Against that, the critics have come up with very little.
- They hired a geologist, Bertoni who argued (before Antelope2 was successfully drilled and tested) that it’s too early to say and pressure depletion of the wells (as a result of resource compartmentalization) could be a risk. Bertoni didn’t actually quantify this risk at all (apart from saying that it was ‘non-zero’), but we’ve shown above (and here) that this is very unlikely to be anywhere near significant, and the Antelope2 results have further solidified the resource.
- Minkow’s Fraud Discovery Institute (FDI) just took the Bertoni report as “evidence” that InterOil is a “Ponzi scheme” but we have shown that this is in no way substantiated by the facts. In reality, one has to make rather onerous assumptions to show that Elk/Antelope is not economical.
- And they go on to produce laughable stuff like this.
- How the FDI operates has been set out here.
Stp this has to be one of the best posts ever. Talk about bringing it all together! Thing is this is what those at the table have plus more. It’s a no brainer. Who wants it the most?
haha, STP what are you going to do regarding your IOC blog posts after the off take deals? In likeness to an elite sports athlete, I suggest you retire the IOC blogs, as you will have reached the pinacle of success and thus can go out on top.

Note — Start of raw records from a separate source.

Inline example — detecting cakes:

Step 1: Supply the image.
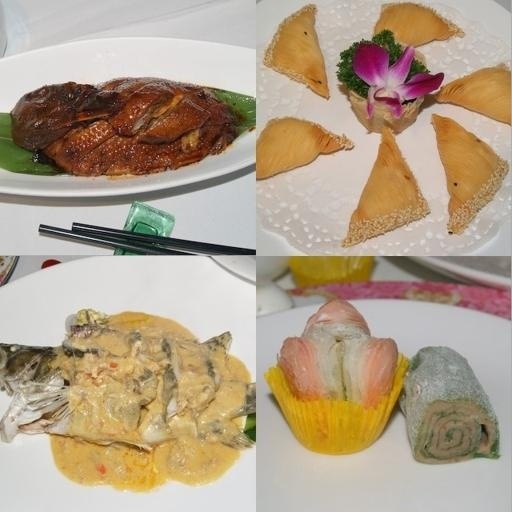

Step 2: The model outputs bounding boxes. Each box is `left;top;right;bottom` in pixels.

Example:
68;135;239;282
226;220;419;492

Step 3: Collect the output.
397;347;499;465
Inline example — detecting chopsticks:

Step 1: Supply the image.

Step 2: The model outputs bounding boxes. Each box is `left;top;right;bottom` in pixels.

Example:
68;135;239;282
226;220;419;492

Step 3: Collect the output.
39;222;255;255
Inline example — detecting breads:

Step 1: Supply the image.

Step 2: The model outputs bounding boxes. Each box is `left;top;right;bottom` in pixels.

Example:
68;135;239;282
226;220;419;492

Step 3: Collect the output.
432;113;509;234
341;126;430;248
266;300;410;456
374;2;465;47
264;4;330;99
434;67;512;125
256;118;354;179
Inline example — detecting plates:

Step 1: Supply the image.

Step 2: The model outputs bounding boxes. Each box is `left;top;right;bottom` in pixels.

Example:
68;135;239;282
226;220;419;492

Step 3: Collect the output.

Of course, as an addicted reader I will continue to be self centered and expect your continued brilliance and analysis on current world economics/topics and additional investment opportunities. 😉
Health, Happiness and Prosperity to you Sir!
STP,
Very, very good analysis. Thank you.
Thanks stp!!
Brilliant stuff..With links..
Gas/liquids/probably oil in vast amounts. Investors/partners standing in line for a piece of the action. Existing Government/landowners behind project. Right people and plans in place. Interoil has done everything perfect. In my view, the last risk is encroachment of another government desperate or greedy for natural resources. Did not Indonesia invade West New Guinea? Could China make a play for the country? Who would defend Papua N G? Australia ? US ? Probably unlikely but anybody have any thoughts on this? I don’t want my largest investment stolen.
90% of my portfolio is with IOC, go gettem InterOil
Thanks people. Comments are welcome. Thanks for the kind words Darcy, we’ll keep on blogging.
Outstanding work!!!
Again, many thanks for all what you’ve done for keeping us so well informed!
Cheers!
Cedric
Janine!
Give us another tidbit!
-Roger
STP when do you sleep? Thank you for all the effort it must have taken to put this together. I hold you in very high esteem, Harry
Roger: How about this… Ant#3 will be more productive than Ant#2. Ant#4 will be the first farmout well and the Crown jewel of the structure. By the end of the year we should have 3 wells being drilled at the same time. How are you Harry?
Thank you again Janine; have a wonderful weekend.
Doing great Janine, we always look forward to your comments – thanks so much, all the best Harry
Your thorough, detailed work builds confidence. We know you are accurate!